What’s the best explanation for why John is Like This?

John is paranoid — maybe a classmate tried to stab him on the playground as a kid, and now he views everything through the lens of that trauma, or something.

John is cynically engaging in hyperbole to win over others into taking his side — he found out that exaggerating how much hostility he encounters engendered greater sympathy, and he just kept ramping it up in intensity.

John frequently contemplates killing anyone he disagrees with or dislikes — he’s engaging in “typical-minding,” believing that everyone else shares his own murderous hate.

Disregarding that this is a metaphor for the Jews or whatever, it's how I model people. What is the best explanation?

Well, the biological explanation (mostly feeding into 1, but can also feed into 2 or 3) is an enlarged amygdala in the brain. Which can be genetic, a result of intense trauma, and potentially other environmental factors. Or a mix of those.

So this simply means that any signals coming into the brain get fed into the amygdala, the amygdala analyzes any possible threats in those signals, and inevitably finds and amplifies those signals, then sounds the alert to every other part of the brain, which then acts as though the threat is real whether there is such a threat or not.

Scary thing, is that this means that if you say something positive to them, they'll immediately assume you're lying and look for any angle that could be used against them. If you say something negative, they'll take this as a direct 'attack' and (over)react accordingly. And if you say something neutral, they'll immediately take the worst interpretation and (over)react accordingly.

And you don't say anything they'll assume you're thinking the worst thing about them.
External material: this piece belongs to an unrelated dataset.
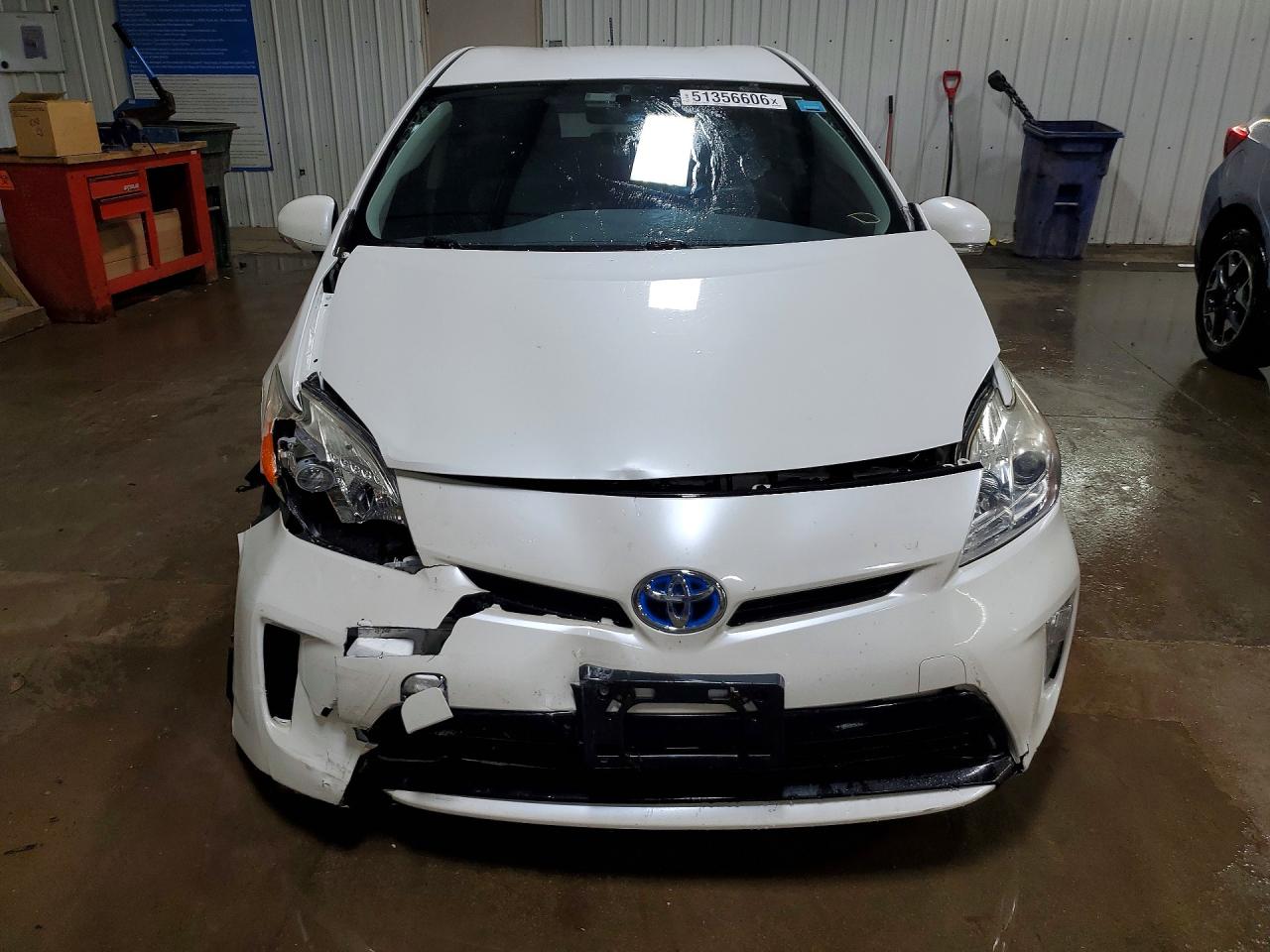 Toyota Prius Persona Series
This is how their brain works on a literal physical level, so when I encounter someone who fits this profile I immediately model them as a ball of neuroses and paralyzing anxiety and self-esteem issues, which tends to trigger a pity response. This disarms any anger I may have, and I usually then take pains to distance myself from this person since there's little I can do to calm them down when they are cognitively wired to feel threatened by almost every single stimulus they encounter.